The court has discretion to deny relief under the Act even if the defendant meets the eligibility criteria. Id. § 404(c). Finally, the court may not impose a reduced sentence for defendants whose sentences previously were imposed or reduced in accordance with the Fair Sentencing Act, or if the defendant previously moved for relief under the First Step Act and the court denied motion on the merits. Id.

Here, defendant is eligible for relief where conspiracy to possess with intent to distribute and distribution of cocaine base, and the substantive counts charging distribution of cocaine base, are covered offenses under the First Step Act. See First Step Act § 404(a); United States v. Wirsing, 943 F.3d 175, 185 (4th Cir. 2019). The court thus turns to whether it should exercise its discretion to reduce defendant's sentence.

The government does not contest that defendant is eligible for a sentence reduction under the First Step Act. (See Resp. (DE 678) at 5).

The First Step Act does not alter the Guidelines range applicable when the court reduced defendant's sentence pursuant to 18 U.S.C. § 3582(c)(2) on August 16, 2016. (See PSR Modification (DE 679)). Defendant requests a downward variance from the Guidelines range pursuant to 18 U.S.C. § 3553(a), primarily based on his post-sentencing conduct.

The Guidelines range, 360 months to life imprisonment, is driven by defendant's conviction for continuing criminal enterprise in violation of 21 U.S.C. § 848(a). That statute provides for enhanced penalties when the drug conspiracy involved five or more other persons and the defendant "occupies a position of organizer, a supervisory position, or any other position of management and from which such person obtains substantial income or resources." See 21 U.S.C. § 848(a), (c) (1994). The Guidelines set the base offense level for this offense at the greater of 38 or "4 plus the offense level from § 2D1.1 applicable to the underlying offense." U.S.S.G. § 2D1.5. Because the instant offense conduct involved distribution of 81 kilograms of converted drug weight, § 2D1.5 requires a base offense level of 40 under the current Guidelines. See U.S.S.G. §§ 2D1.5; 2D1.1(c); (PSR Modification (DE 679)). Defendant received a two-level enhancement for obstruction of justice, and no reduction for acceptance of responsibility, producing a total offense level 42. (PSR ¶¶ 29, 34; PSR Modification (DE 679)). At criminal history category I, defendant's Guidelines range remains 360 months to life imprisonment using U.S.S.G. § 2D1.5. (See PSR Modification (DE 679)). Defendant argues the court should consider the Guidelines range without the continuing criminal enterprise conviction because that offense is not charged with the same frequency that it was in the 1990s. The court declines to engage in this speculative exercise for purposes of recalculating the Guidelines range or considering a downward variance. The court also will not revisit the drug quantity found at sentencing for purposes of recalculating the Guidelines range in the absence of substantial evidence suggesting same is unreliable.

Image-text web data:
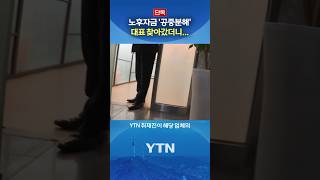 피해 규모 '89억 원' #shorts / YTN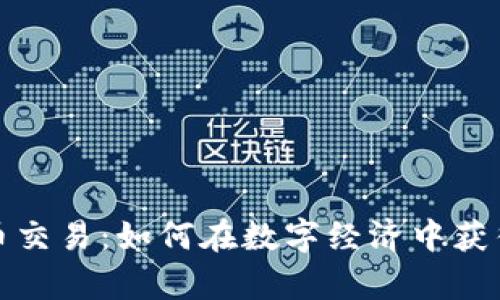 虚拟幸运币交易：如何在数字经济中获得财富机会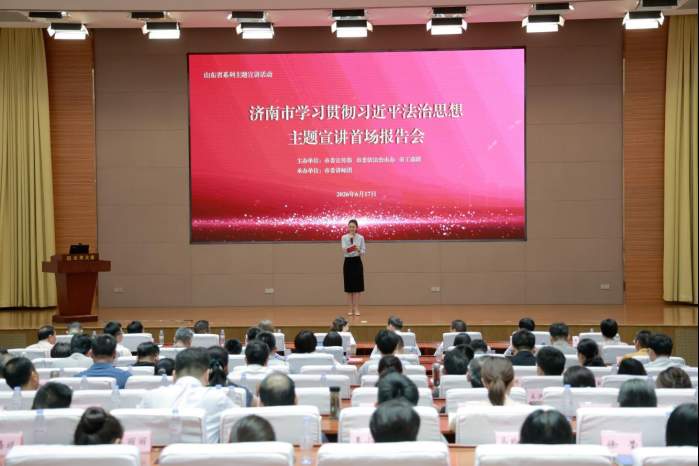 山东省系列主题宣讲活动——济南市学习贯彻习近平法治思想主题宣讲首场报告会举办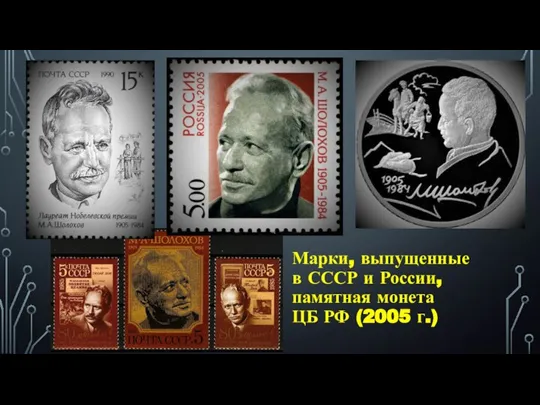 Марки, выпущенные в СССР и России, памятная монета ЦБ РФ (2005 г.)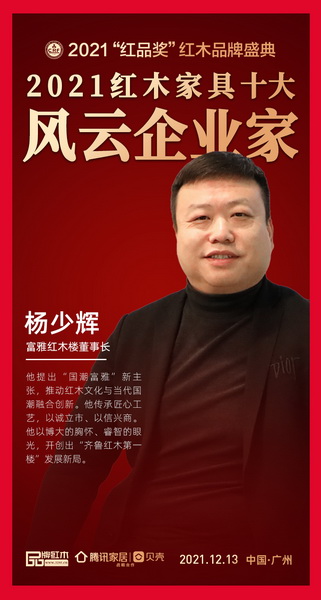 富雅红木楼董事长杨少辉获评“2021红木家具十大风云企业家”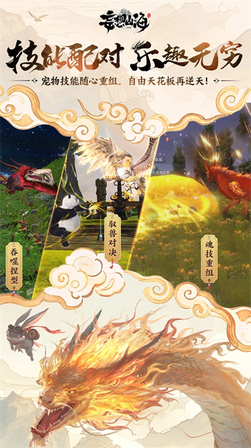 妄想山海百度版1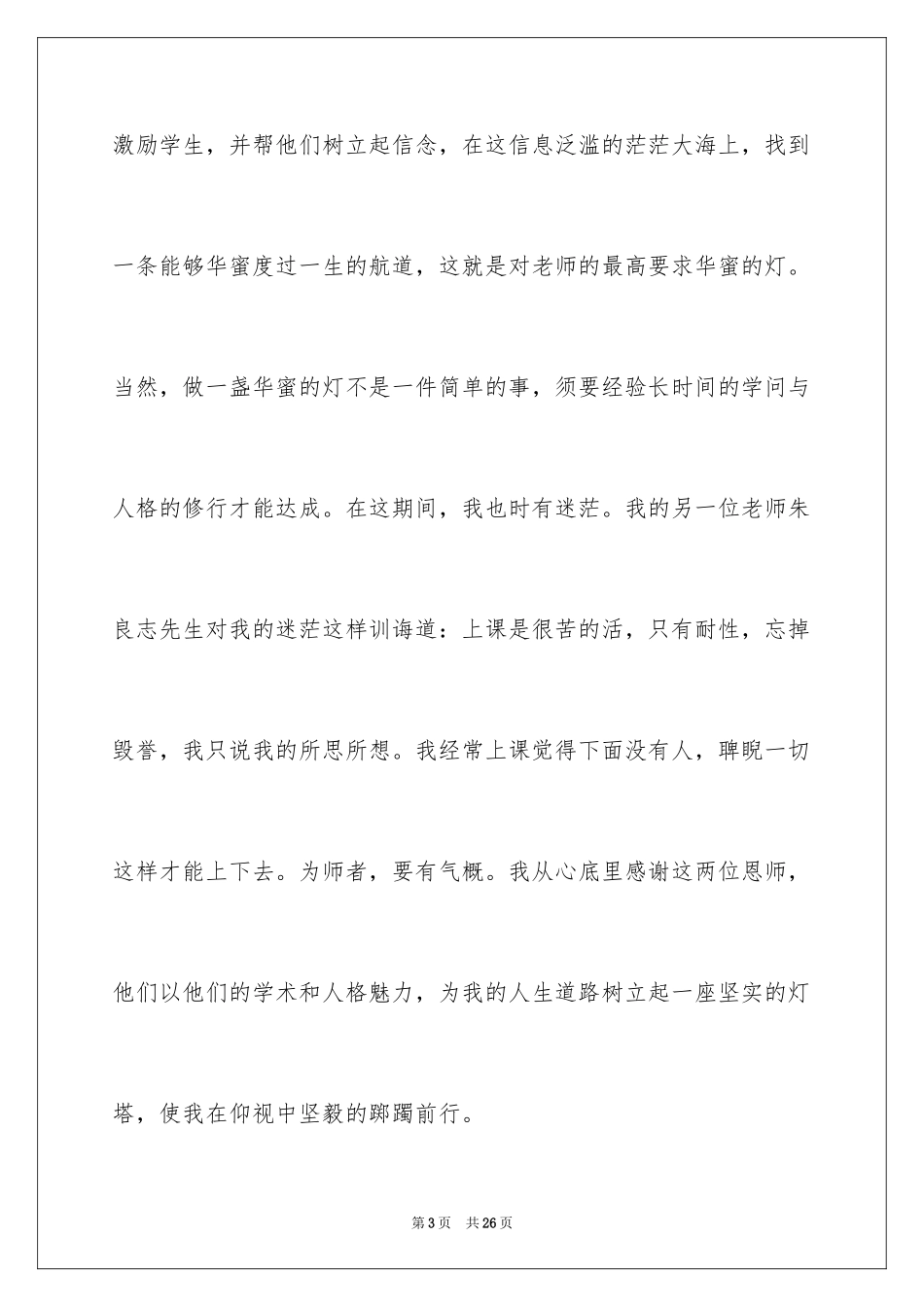 2024五一劳动节演讲稿_9_第3页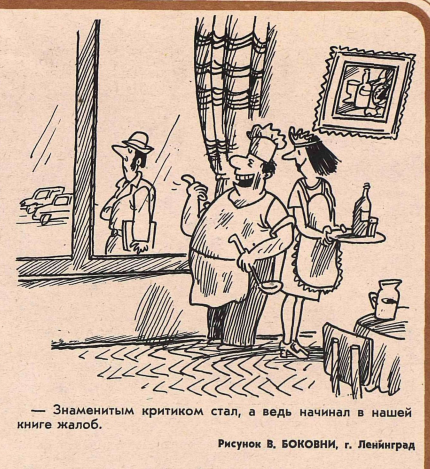 Снимок экрана 2020-12-21 121035.png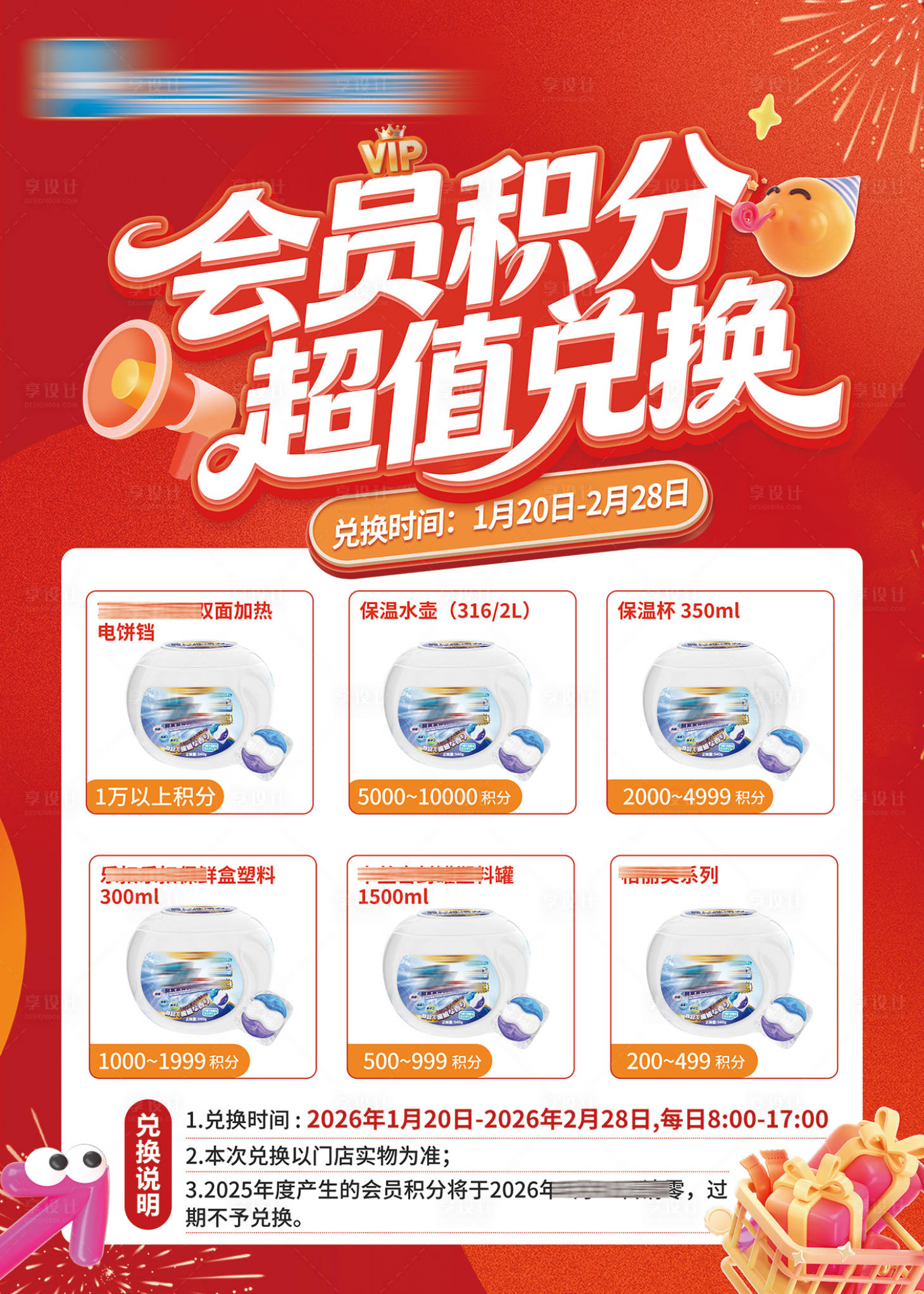 源文件下载【享设计】搜索编号：26400035098647404【新年积分兑换海报跨年2026】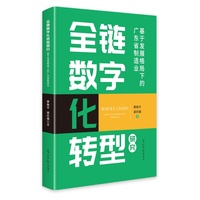 全链数字化转型研究——基于发展格局下的广东省制造业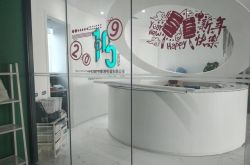 【1分钟科普下】盐城厂子招工_哔哩哔哩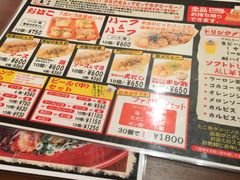 -章鱼烧博物馆(TAKOYAKI PARK)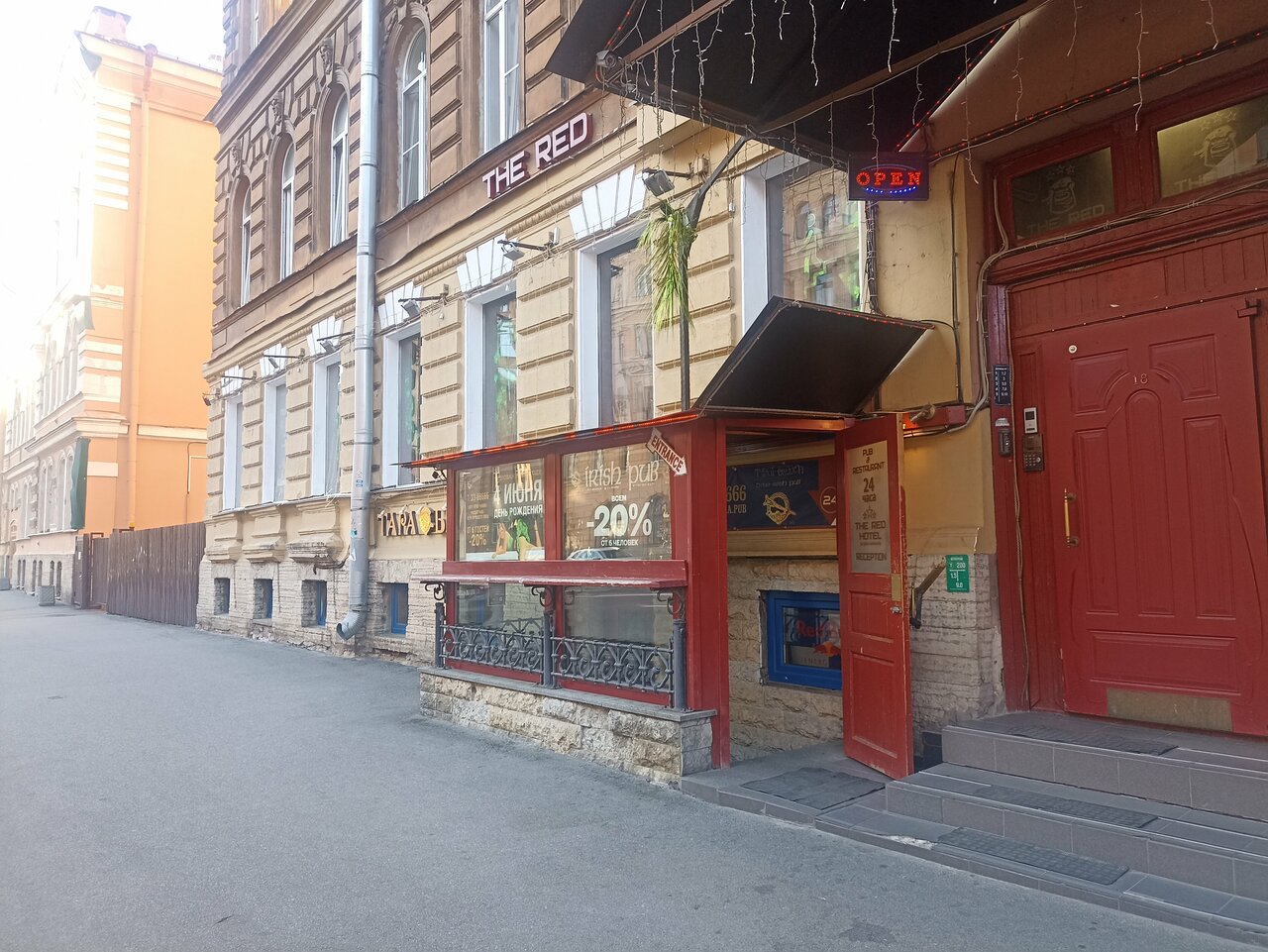 Гостиница The Red Санкт-Петербург-77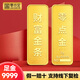 零點金足金9999黃金投資中國金條10g財富生日禮物攢錢金豆子小金庫金條 足金9999財富金條5克*配證書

• _TASK ITEM 1_: In the sentencing ruling, on what date did the court reduce the defendant's sentence under 18 U.S.C. § 3582(c)(2)?
• _TASK ITEM 2_: Pick up the sentencing ruling after its final sentence and write the next part.
The listing has no connection to the sentencing ruling.

• _ANSWER AREA 1_: August 16, 2016.

• _ANSWER AREA 2_:
The court begins with defendant's offense conduct, which was egregious. He distributed over 81 kilograms of cocaine or cocaine base in this district, possessed firearms during the offense conduct, engaged in witness intimidation (by threatening to kill a co-conspirator if he testified against him), and recruited juveniles to participate in the conspiracy. (PSR ¶¶ 5-6). There is no evidence, however, that defendant committed any overt violence during the offense. (See id.). Defendant is in criminal history category I, based on one prior conviction for possession and delivery of a controlled substance. (Id. ¶¶ 12-13). As noted above, under the current Guidelines defendant faces a range of 360 months to life imprisonment, and a consecutive term of 60 months, based on this offense conduct. And he is serving a sentence at the low end of that range.

The court also considers defendant's post-sentencing conduct. Defendant originally received a life sentence, entering Federal Bureau of Prisons ("FBOP") custody at age 32. (Mot. (DE 662) at 4). Over the course of the past 26 years, and despite his life sentence, defendant has earned his GED, completed educational and vocational training courses, and maintained consistent employment with UNICOR, an FBOP employment program. (Mot. Exs. 1-3 (DE 662-1, -2, -3)). Defendant's UNICOR employment record is particularly impressive: he has worked in the program for 20 years, and his most recent progress report states that he "receives good work performance ratings and has picked up on daily tasks quickly, he does not hesitate to train and learn as much as he can so that he can attain and utilize the knowledge that he will be able to use in the outside workforce." (Mot. Ex. 2 (DE 662-2) at 1). One of defendant's UNICOR supervisors writes that defendant is a "very successful machine operator which requires a lot of responsibility, skills, and attention to detail" and that he presents as "professional, well mannered, and respectful toward staff as well as other inmates." (Mot. Ex. 3 (DE 662-3) at 4).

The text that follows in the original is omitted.